Exercise details. Write out the following lines from the records below word for word, starting at the line that contains "How far from the photographic" and continuing through the end of the records.
Data start
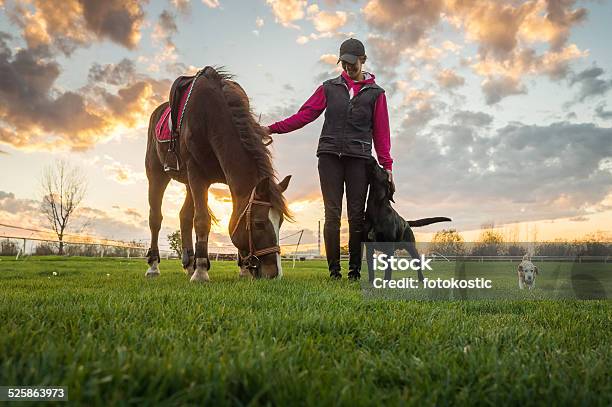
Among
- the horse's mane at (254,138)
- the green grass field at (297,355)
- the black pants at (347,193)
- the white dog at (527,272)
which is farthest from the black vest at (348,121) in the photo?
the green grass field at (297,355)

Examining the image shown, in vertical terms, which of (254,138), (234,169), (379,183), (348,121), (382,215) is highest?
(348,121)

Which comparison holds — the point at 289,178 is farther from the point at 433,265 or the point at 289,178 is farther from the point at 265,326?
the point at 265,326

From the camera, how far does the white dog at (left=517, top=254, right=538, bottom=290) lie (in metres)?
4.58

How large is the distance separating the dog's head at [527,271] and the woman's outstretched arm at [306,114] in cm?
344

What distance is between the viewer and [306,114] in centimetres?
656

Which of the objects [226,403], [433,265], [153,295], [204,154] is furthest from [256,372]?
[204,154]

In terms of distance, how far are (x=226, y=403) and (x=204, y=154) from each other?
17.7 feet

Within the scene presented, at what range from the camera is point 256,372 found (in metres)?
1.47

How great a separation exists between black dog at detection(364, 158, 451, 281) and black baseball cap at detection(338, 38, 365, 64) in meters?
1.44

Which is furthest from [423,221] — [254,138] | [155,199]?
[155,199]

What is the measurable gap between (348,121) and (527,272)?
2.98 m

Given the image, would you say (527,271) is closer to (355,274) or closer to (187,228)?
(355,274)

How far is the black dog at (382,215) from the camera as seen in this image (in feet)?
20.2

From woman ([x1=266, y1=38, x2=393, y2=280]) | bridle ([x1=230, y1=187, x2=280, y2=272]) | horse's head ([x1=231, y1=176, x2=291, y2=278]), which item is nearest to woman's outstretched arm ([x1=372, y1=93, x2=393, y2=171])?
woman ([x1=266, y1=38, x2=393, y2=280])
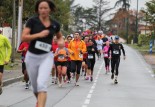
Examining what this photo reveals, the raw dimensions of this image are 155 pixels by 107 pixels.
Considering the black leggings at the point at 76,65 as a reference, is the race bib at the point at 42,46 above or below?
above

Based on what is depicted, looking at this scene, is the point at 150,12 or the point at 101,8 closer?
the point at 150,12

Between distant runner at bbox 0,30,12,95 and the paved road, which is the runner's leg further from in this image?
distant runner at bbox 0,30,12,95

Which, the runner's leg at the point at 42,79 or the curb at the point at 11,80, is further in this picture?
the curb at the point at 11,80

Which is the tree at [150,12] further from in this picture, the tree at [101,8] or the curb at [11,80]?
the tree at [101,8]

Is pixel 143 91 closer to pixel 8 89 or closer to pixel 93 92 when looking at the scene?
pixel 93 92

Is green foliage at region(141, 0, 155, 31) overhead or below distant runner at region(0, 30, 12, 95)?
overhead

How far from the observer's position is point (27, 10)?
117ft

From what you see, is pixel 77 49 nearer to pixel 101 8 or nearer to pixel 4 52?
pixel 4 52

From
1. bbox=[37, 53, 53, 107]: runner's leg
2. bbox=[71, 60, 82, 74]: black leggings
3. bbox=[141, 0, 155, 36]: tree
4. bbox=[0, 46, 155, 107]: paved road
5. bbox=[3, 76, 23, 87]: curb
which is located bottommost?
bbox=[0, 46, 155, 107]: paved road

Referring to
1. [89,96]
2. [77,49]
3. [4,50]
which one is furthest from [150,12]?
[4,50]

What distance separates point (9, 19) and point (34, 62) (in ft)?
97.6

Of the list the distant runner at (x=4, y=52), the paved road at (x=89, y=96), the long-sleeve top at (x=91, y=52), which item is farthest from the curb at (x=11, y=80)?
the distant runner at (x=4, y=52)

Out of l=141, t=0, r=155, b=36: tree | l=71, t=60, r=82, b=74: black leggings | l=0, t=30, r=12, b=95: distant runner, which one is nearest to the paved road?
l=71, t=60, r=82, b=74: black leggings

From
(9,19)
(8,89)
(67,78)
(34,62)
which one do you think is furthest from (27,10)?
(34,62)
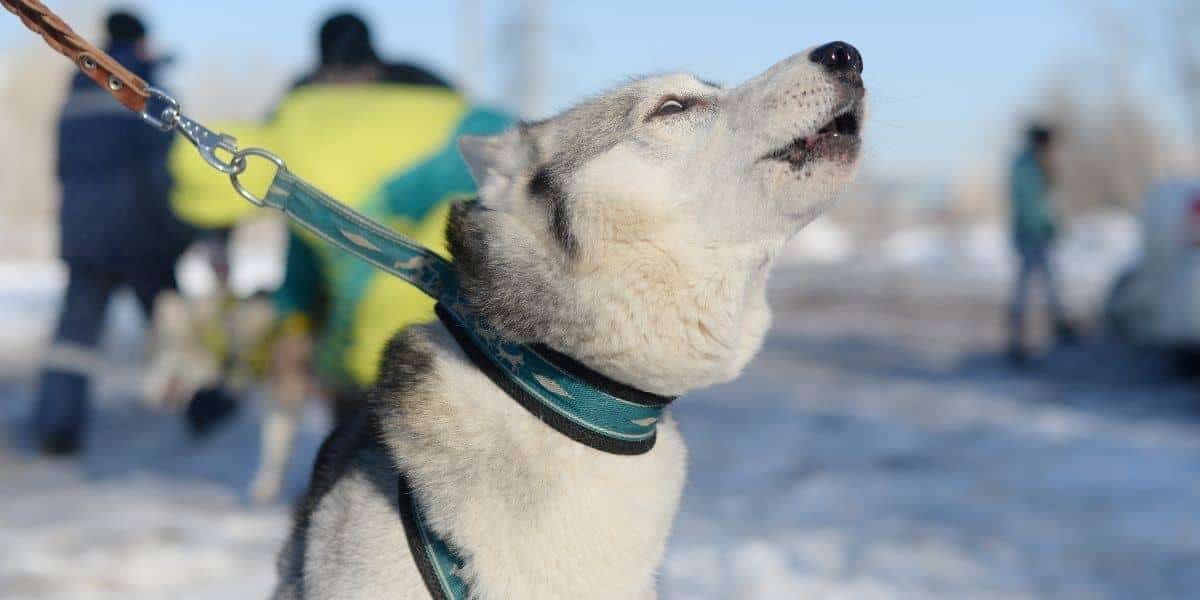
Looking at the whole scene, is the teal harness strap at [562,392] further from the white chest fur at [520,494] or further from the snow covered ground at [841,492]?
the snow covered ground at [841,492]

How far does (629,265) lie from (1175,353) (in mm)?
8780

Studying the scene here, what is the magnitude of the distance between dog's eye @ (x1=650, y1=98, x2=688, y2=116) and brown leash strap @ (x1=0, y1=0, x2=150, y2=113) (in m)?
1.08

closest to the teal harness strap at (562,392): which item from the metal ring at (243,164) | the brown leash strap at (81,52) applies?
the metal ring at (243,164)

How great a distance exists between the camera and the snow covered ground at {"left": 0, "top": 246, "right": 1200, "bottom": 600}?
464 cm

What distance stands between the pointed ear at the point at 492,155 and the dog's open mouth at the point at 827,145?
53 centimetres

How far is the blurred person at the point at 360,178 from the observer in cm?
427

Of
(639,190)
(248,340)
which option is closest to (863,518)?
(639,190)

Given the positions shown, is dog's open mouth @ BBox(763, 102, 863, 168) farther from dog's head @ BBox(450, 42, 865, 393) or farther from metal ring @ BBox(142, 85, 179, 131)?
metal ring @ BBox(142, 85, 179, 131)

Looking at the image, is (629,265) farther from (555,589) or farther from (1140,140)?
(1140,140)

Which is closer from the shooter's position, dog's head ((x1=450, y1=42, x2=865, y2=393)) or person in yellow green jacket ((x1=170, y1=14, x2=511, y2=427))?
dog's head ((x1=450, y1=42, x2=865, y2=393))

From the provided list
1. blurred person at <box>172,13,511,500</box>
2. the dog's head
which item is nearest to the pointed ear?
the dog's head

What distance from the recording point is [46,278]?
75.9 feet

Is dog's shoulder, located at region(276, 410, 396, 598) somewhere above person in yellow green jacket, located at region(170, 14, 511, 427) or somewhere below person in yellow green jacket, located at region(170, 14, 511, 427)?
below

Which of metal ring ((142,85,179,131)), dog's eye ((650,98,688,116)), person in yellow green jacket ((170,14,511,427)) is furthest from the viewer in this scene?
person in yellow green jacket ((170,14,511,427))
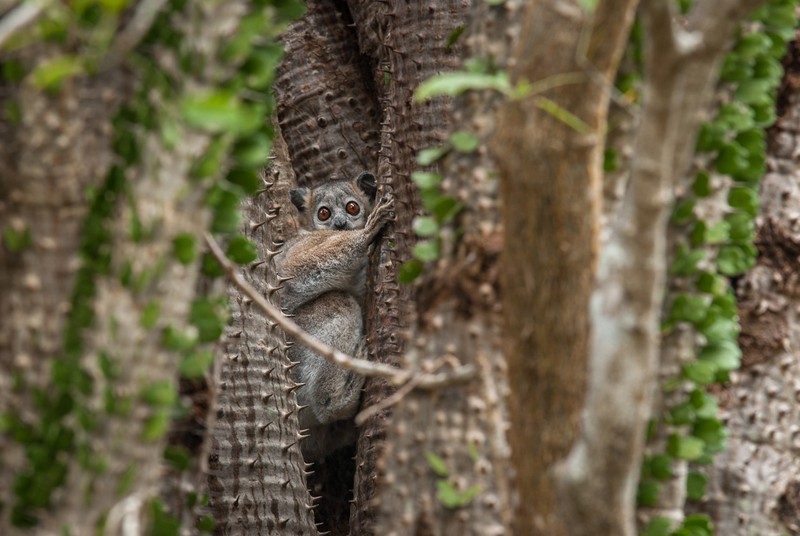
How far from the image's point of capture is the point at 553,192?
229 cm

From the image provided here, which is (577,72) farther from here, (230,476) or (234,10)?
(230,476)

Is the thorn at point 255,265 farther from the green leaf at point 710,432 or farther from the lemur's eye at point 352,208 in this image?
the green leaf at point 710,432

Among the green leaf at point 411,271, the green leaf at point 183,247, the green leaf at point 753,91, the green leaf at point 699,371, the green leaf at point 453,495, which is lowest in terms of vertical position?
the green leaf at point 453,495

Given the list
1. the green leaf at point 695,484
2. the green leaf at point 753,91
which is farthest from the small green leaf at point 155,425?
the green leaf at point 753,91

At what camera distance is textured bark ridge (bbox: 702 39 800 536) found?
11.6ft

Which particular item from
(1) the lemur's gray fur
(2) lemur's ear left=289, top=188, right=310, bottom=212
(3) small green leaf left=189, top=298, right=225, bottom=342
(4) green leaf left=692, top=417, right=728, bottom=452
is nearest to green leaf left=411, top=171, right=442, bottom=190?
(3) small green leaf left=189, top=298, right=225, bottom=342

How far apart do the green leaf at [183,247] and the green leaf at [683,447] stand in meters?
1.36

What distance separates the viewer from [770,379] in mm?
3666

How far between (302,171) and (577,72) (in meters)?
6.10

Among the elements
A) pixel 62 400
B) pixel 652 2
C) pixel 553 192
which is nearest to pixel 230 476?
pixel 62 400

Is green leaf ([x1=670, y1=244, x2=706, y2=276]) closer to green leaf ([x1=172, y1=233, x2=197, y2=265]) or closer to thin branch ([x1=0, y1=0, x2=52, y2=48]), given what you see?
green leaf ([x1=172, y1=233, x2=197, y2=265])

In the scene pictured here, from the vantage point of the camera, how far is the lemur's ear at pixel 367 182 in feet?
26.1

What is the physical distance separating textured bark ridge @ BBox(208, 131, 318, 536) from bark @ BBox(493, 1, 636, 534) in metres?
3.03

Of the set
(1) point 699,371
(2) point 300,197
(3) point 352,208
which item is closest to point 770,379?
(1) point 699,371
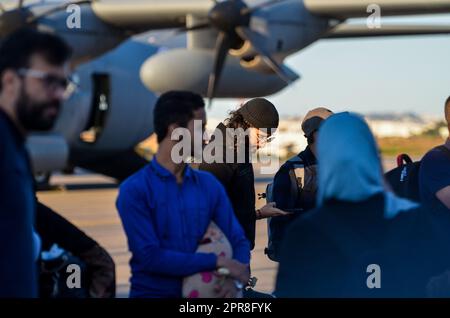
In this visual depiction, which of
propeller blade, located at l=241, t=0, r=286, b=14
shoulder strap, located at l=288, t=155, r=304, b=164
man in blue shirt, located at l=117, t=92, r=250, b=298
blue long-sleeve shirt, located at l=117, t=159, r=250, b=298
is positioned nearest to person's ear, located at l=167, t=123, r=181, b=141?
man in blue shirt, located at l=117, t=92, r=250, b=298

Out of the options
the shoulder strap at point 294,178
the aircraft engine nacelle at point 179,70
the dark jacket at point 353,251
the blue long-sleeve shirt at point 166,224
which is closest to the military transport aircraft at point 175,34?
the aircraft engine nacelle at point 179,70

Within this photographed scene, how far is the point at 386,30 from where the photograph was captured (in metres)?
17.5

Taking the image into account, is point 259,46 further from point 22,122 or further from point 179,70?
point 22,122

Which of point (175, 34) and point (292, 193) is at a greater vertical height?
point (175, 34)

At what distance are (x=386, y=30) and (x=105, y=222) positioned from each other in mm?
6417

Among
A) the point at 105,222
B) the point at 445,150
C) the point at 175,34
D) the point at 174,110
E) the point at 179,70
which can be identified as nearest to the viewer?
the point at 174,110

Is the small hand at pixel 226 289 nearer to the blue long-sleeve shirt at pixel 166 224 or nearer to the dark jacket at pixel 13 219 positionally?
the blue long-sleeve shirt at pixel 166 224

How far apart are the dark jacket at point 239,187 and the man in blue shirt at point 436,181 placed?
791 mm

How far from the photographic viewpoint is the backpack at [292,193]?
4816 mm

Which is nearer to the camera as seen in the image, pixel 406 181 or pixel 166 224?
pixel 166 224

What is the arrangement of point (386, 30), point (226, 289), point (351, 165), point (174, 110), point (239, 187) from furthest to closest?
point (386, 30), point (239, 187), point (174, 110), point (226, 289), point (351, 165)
Data end
The result.
How far from the photographic viewpoint is the backpack at [292,193]?
4816 mm

Which is nearer to the camera as seen in the image, pixel 406 181 or pixel 166 224?
pixel 166 224

What is the arrangement of point (386, 30), point (226, 289), point (351, 165), point (174, 110), point (239, 187) from furthest to closest?
point (386, 30), point (239, 187), point (174, 110), point (226, 289), point (351, 165)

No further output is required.